## Task set:
A - In the Bitcoin mining transcript, what company was Shaun Connell with when he thought about the cost of a strip of put options on power?
B - Please pick up the Bitcoin mining transcript after its final sentence and continue Shaun Connell's remarks for a paragraph or two.
───── Document excerpt
Preston Pysh (00:44:12):

It takes a lot of effort and it takes a lot of different voices of people to lay out all the evidence. There’s a lot of research there to piece that together and be able to view it from that lens, but I think we’re at that point now where we have enough people and enough sources. For example, the Saylor and Jack Dorsey response to Congress just this past three or four days ago, responding to… I don’t know how many questions were laid out here. It looks like eight different questions in this document. They just take it task by task, laying out why there’s confusion in some of these questions. I’m curious, did you have a chance to go through that document and see how they responded to some of these things?

Shaun Connell (00:45:03):

I did. I think Nick Carter might have been on there as well. I think he might have had an influence on the writing of that document. I think that our signatures on the back on one of the last pages, our company. Yeah. It’s great that we now have the information and they did a wonderful job preparing that response.

Preston Pysh (00:45:29):

I’m going to read one here. I don’t want to take away from the questions here, but I love this response to one of the questions here. I just want to read this for the people listening. One of the questions, it states we have serious concerns regarding reports that Bitcoin mining facilities across the country are polluting communities and having an outsize contribution to greenhouse gas emissions, less energy intensive cryptocurrency mining technologies, such as proof of stake are available and have 99.99% lower energy demands than proof of work to validate transactions. This was the response in the paper. This is, once again, misleading. Proof of stake is not a mining technology. It is a technique to determine authority over a distributed ledger, but it does not achieve decentralized distribution.

Preston Pysh (00:46:19):

Moreover, it has a much more limited track record, is controlled by founders, has single points of failure, and it remains dubious as to whether proof of state can effectively govern a global apolitical monetary system in a manner like proof of work, and it goes on and on. Some of these responses in here were just absolute fire. It’s nice to know that we have a community of people that are taking them on blow by blow. Who eats who here? Do the energy companies eat the mining companies, or do the mining companies eat the energy companies?

Shaun Connell (00:46:56):

I don’t know if it’s framing of who eats who. I think it’s more of where does the market share go? Right?

Preston Pysh (00:47:04):


Shaun Connell (00:47:04):

You think about the hash rate market share, and I’m making this up and I’m going to be wrong is that say its public mining companies are 75% and the rest, 25%. In the future, what is the blend of public mining companies, public or private energy companies, other mining companies? I think that the actors in the space on the energy side, they all see this value and they recognize that the current customer they have, which is a grid, sometimes is a great customer, but if you own a business, wouldn’t you rather have two customers versus one. Right? You can almost look at this as like… The way that I was thinking about it when I was with TransAlta is just like, “What would it cost to buy a strip of put options on power?” Right? It’s just like, “Well, you can buy the miners for cheaper than that. You’re actually arbing the price of these put options, assuming you’ve got the capacity of doing that. Right?
──────────
───── Entries provided
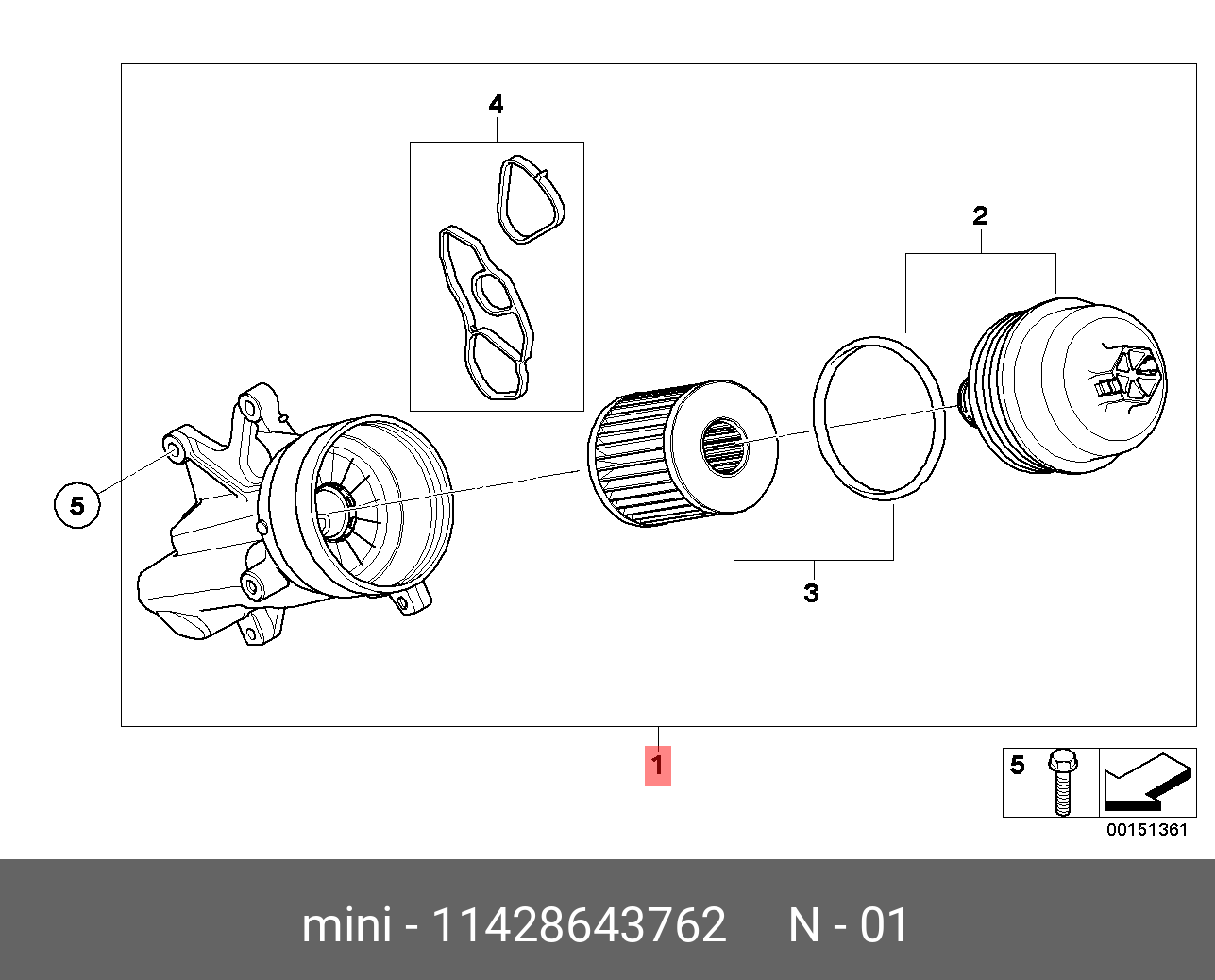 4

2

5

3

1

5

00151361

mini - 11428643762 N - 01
──────────
───── Entries provided
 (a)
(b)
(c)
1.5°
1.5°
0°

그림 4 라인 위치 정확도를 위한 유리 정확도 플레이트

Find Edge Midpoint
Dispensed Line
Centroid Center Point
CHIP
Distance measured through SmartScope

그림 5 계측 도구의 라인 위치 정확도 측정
──────────
## Answers by item number:
A - TransAlta.

B -
Shaun Connell (00:48:02):

It was the same thing with those Bitcoin miners when they weren’t virtually free in 2020 and saying, “What is the cost of a strip of call options on Bitcoin price?” It’s like, “Well, what’s the cost of these Bitcoin miners?” Because there’s an arb there, but you need the infrastructure to plug it in. I just see these as it’s not like these energy companies are going to be saying… I believe that these energy companies are going to be all in where all they’re doing is mining. They’re going to be saying, “Hey, we need to have different options for monetizing our energy,” and there’s certain benefits that accrue to all by them doing that. Yeah. I see a future where… Another big reason for education on the mining side here is that we often frame this back in the category of it’s a good use of energy.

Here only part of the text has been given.